Pasos a seguir:
[1] Transcribe del texto mostrado todo lo que va desde "El viajero cauto" hasta "de cuatro caños.".
[2] Explica, por favor, por qué el texto mostrado dice que, al pasear por los alrededores de las Menas de Serón, vienen a la memoria unos versos del Romancero gitano. Responde en una a tres oraciones.

------ Texto mostrado

Notas de un viaje a Andalucía, 2

 


 Poca gente se figura Almería como una tierra de altas montañas que se cubren de nieve en invierno. No es el caso, evidentemente, de los ciclistas y los astrónomos, que conocen al dedillo las carreteras de la Sierra de los Filabres. Allá arriba, en las Menas de Serón, se extraía hierro y quedan las ruinas del antiguo poblado y las instalaciones mineras. En el lugar donde antes estuvo el hospital de los mineros hay ahora un bonito camping, dotado de una piscina termal que al anochecer se ilumina con luces de colores. Como las minas pertenecieron a una compañía británica, paseando por sus alrededores me vienen a la memoria unos versos del Romancero gitano: En los picos de la sierra / los carabineros duermen / guardando las blancas torres / donde viven los ingleses. ¡Huye, Preciosa, que el viento sátiro te persigue!


A los pies de la sierra está el desierto de Tabernas, que es el único desierto de Europa. Los operadores turísticos lo comparan con los paisajes del Oeste americano, pero lo cierto es que los desiertos de África son un referente más cercano y los pueblos blancos de Almería se parecen a los que hay al otro lado del Estrecho. 


Las Alpujarras, en cambio, son una comarca fértil. Desde las Alpujarras al puerto de la Ragua se recorre todo el continente, empezando por las playas de Gibraltar y acabando en la tundra del cabo Norte. Desde las alturas de Sierra Nevada se ven los montes de África; no obstante, podría ser cualquier otro lugar menos exótico.

 

El viajero cauto no se atreve a subir en coche hasta el castillo inexpugnable a no ser que le garanticen una plaza de aparcamiento en el patio de armas. Tampoco se anima a circular en coche por un pueblo donde todas las casas son blancas, con las ventanas enrejadas; y todos los callejones, sin salida. Prefiere ir andando. Si siguieran en uso los baños árabes, se bañaría con mucho gusto. En su defecto, se sienta a escuchar el rumor del agua donde la fuente de cuatro caños.

------------
------ Material proporcionado

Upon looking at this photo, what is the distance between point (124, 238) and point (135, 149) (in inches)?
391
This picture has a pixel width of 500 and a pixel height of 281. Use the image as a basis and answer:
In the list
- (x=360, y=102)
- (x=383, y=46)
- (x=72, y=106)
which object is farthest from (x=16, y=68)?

------------

Respuestas a tareas:
[1]
El viajero cauto no se atreve a subir en coche hasta el castillo inexpugnable a no ser que le garanticen una plaza de aparcamiento en el patio de armas. Tampoco se anima a circular en coche por un pueblo donde todas las casas son blancas, con las ventanas enrejadas; y todos los callejones, sin salida. Prefiere ir andando. Si siguieran en uso los baños árabes, se bañaría con mucho gusto. En su defecto, se sienta a escuchar el rumor del agua donde la fuente de cuatro caños.

[2] Porque las minas de las Menas de Serón pertenecieron a una compañía británica. Los versos citados hablan de las blancas torres donde viven los ingleses.